Integrating all of this was hard enough in the privacy of our home, surrounded by family and caring friends. The next hurdle was going out into the world. The first truly bizarre thing I have done since my daughter's birth was to go right up to two little people I didn't know from Adam, introduce my six-foot self as the mother of a dwarf and find myself saturated in awkward silence. The first was an Italian man in an airport whose main concern was a cheap hotel and a packet of filterless cigarettes. The second was a man I saw outside a local inn. This man said, "Right, well, is she healthy?" When I assured him she was and how much we loved her, he said, "Right, well, could you give me a lift to the chiropractor?" Which I did.

THE OBVIOUS LESSON here is that stature is a relatively superficial bond. We all suffer with our dilemmas and afflictions -- some more obvious than others -- and it's pretty loopy to give someone a hitch down the road just because he's little. I have stopped accosting strangers, whatever their height.
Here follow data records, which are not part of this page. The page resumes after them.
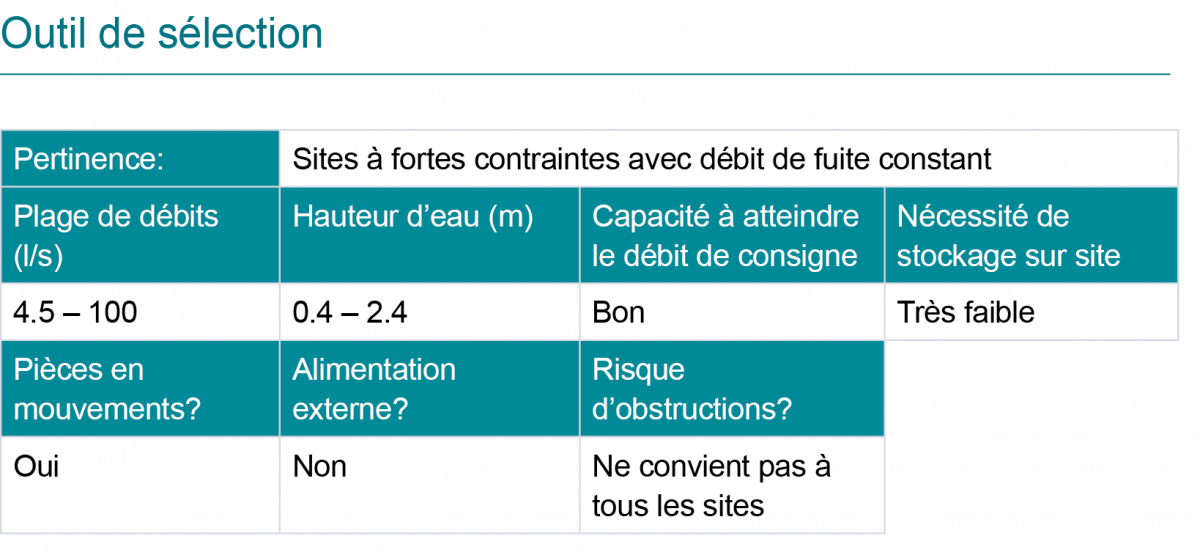 Outil de sélection

| Pertinence: | Sites à fortes contraintes avec débit de fuite constant | | |
|---|---|---|---|
| Plage de débits (l/s) | Hauteur d'eau (m) | Capacité à atteindre le débit de consigne | Nécessité de stockage sur site |
| 4.5 – 100 | 0.4 – 2.4 | Bon | Très faible |
| Pièces en mouvements? | Alimentation externe? | Risque d'obstructions? | |
| Oui | Non | Ne convient pas à tous les sites | |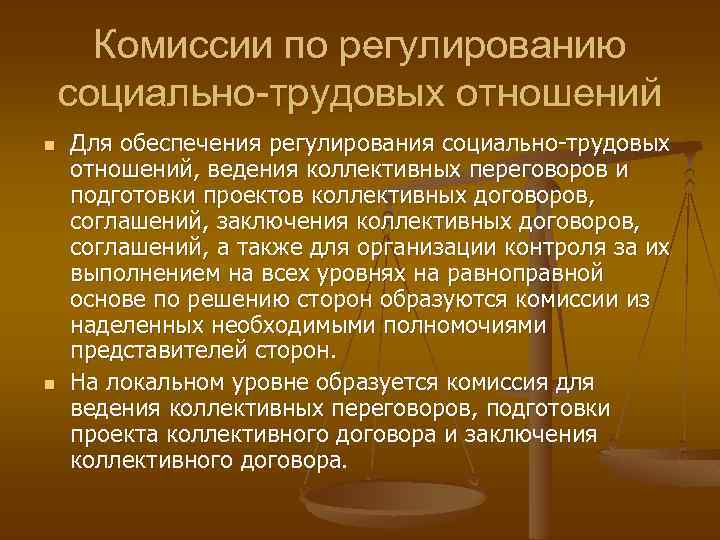 Комиссии по регулированию социально-трудовых отношений

Для обеспечения регулирования социально-трудовых отношений, ведения коллективных переговоров и подготовки проектов коллективных договоров, соглашений, заключения коллективных договоров, соглашений, а также для организации контроля за их выполнением на всех уровнях на равноправной основе по решению сторон образуются комиссии из наделенных необходимыми полномочиями представителей сторон.

На локальном уровне образуется комиссия для ведения коллективных переговоров, подготовки проекта коллективного договора и заключения коллективного договора.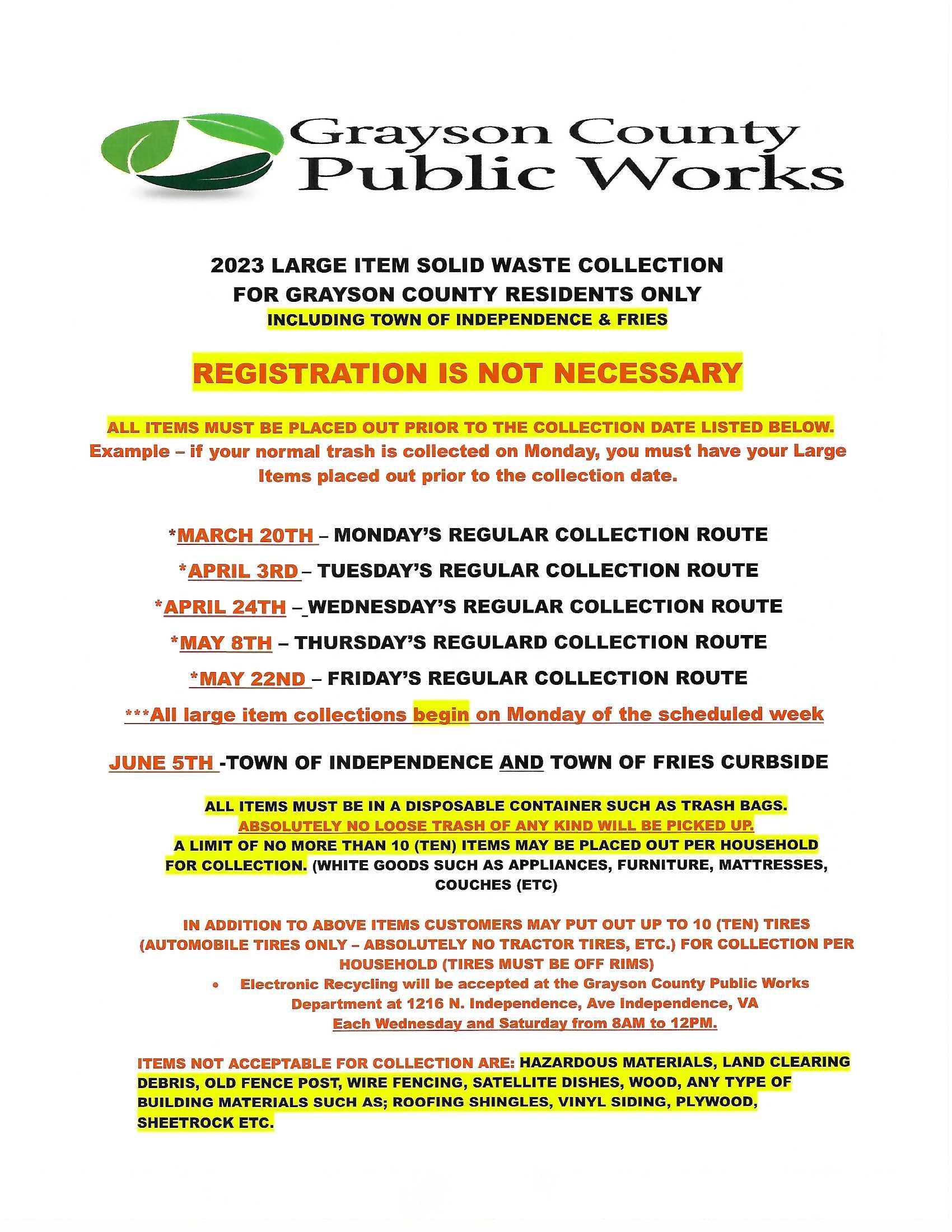 Grayson County
Public Works

2023 LARGE ITEM SOLID WASTE COLLECTION
FOR GRAYSON COUNTY RESIDENTS ONLY
INCLUDING TOWN OF INDEPENDENCE & FRIES

REGISTRATION IS NOT NECESSARY

ALL ITEMS MUST BE PLACED OUT PRIOR TO THE COLLECTION DATE LISTED BELOW.
Example – if your normal trash is collected on Monday, you must have your Large Items placed out prior to the collection date.

*MARCH 20TH – MONDAY'S REGULAR COLLECTION ROUTE

*APRIL 3RD – TUESDAY'S REGULAR COLLECTION ROUTE

*APRIL 24TH – WEDNESDAY'S REGULAR COLLECTION ROUTE

*MAY 8TH – THURSDAY'S REGULARD COLLECTION ROUTE

*MAY 22ND – FRIDAY'S REGULAR COLLECTION ROUTE

***All large item collections begin on Monday of the scheduled week

JUNE 5TH -TOWN OF INDEPENDENCE AND TOWN OF FRIES CURBSIDE

ALL ITEMS MUST BE IN A DISPOSABLE CONTAINER SUCH AS TRASH BAGS.
ABSOLUTELY NO LOOSE TRASH OF ANY KIND WILL BE PICKED UP.
A LIMIT OF NO MORE THAN 10 (TEN) ITEMS MAY BE PLACED OUT PER HOUSEHOLD FOR COLLECTION. (WHITE GOODS SUCH AS APPLIANCES, FURNITURE, MATTRESSES, COUCHES (ETC)

IN ADDITION TO ABOVE ITEMS CUSTOMERS MAY PUT OUT UP TO 10 (TEN) TIRES (AUTOMOBILE TIRES ONLY – ABSOLUTELY NO TRACTOR TIRES, ETC.) FOR COLLECTION PER HOUSEHOLD (TIRES MUST BE OFF RIMS)

• Electronic Recycling will be accepted at the Grayson County Public Works Department at 1216 N. Independence, Ave Independence, VA
Each Wednesday and Saturday from 8AM to 12PM.

ITEMS NOT ACCEPTABLE FOR COLLECTION ARE: HAZARDOUS MATERIALS, LAND CLEARING DEBRIS, OLD FENCE POST, WIRE FENCING, SATELLITE DISHES, WOOD, ANY TYPE OF BUILDING MATERIALS SUCH AS; ROOFING SHINGLES, VINYL SIDING, PLYWOOD, SHEETROCK ETC.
Now that she's 2 years old, we are out and about in the world quite a bit. Anywhere but home is an excursion into a troubling, sometimes heartwarming land of possibilities. Early on I learned that the way other people react to a child of difference becomes integral to your experience of the world. I am happy to report that most people genuinely seem to want to say the right thing even if they aren't articulate editors of their own responses.

We're in the vegetable section of the supermarket. An acquaintance politely inquires after everyone. "Is LilyClaire really a dwarf?" her 7-year-old son asks with innocent incredulity. "Yes," I answer. "That's O.K.," he says, undaunted. "It doesn't matter how tall you are if your heart's in the right place." For the 100th time, with tears in my eyes, I wondered how all this happened. I was moved that these parents took the time to teach their son compassion and concern.

Then there was the friend who called, expressing his own opinion: it might be best for you and the community to put her up for adoption. It's hard to describe the way this knocked the wind out of me. For months I couldn't figure out how to respond. Having a baby is not, after all, shoe shopping. Even if we were to consider putting her up for adoption, it would surely be in the privacy of our own home and minds. I was angry -- angry at friends who weren't sympathetic enough, at my own distress over the whole situation.

Perhaps the most important thing about people's reactions is that they take their cues from me: if I'm cheerful and positive, people are delighted to point out all of my daughter's special qualities -- bright eyes, charming smile. They are relieved to see she doesn't have two heads, to see I'm neither fragile nor shattered.

At the beach last summer: I am standing with a woman. We are each bouncing a daughter on our hips, chatting. All the while there is loud debate in my brain: I think I see her staring at my daughter. She has twice asked me her age. I am hopeful she can't tell there's anything different. Then I realize that's ridiculous, of course she sees. Suddenly out pops that old compulsion to tell all. She gets the edited version, the explanation that the terms dwarf and little person are interchangeable, while a midget is a proportionate small person and something different entirely. I explain the haphazard nature of it all, which makes me feel better. "Thank you, I knew it was something," she says, relief in her eyes.

It's like this: Under certain circumstances, not telling can be a withholding, even hostile act. Other times, telling puts an unnecessary burden on people, like pregnant mothers already apprehensive about their unborn. Mostly I go with a spontaneous sense of what's going to make me feel most comfortable with the person at hand.

I can't know how others feel when they come across a child of difference. I can only state the obvious and say that whatever you do, speak out of respect and from the heart. Of course, there is danger in this approach. Like the "friend" who suggested adoption, a person's reaction to difference may reveal more about themselves than they want other people to know.

Lisa Abelow Hedley is a lawyer and art-cinema owner who lives in Connecticut.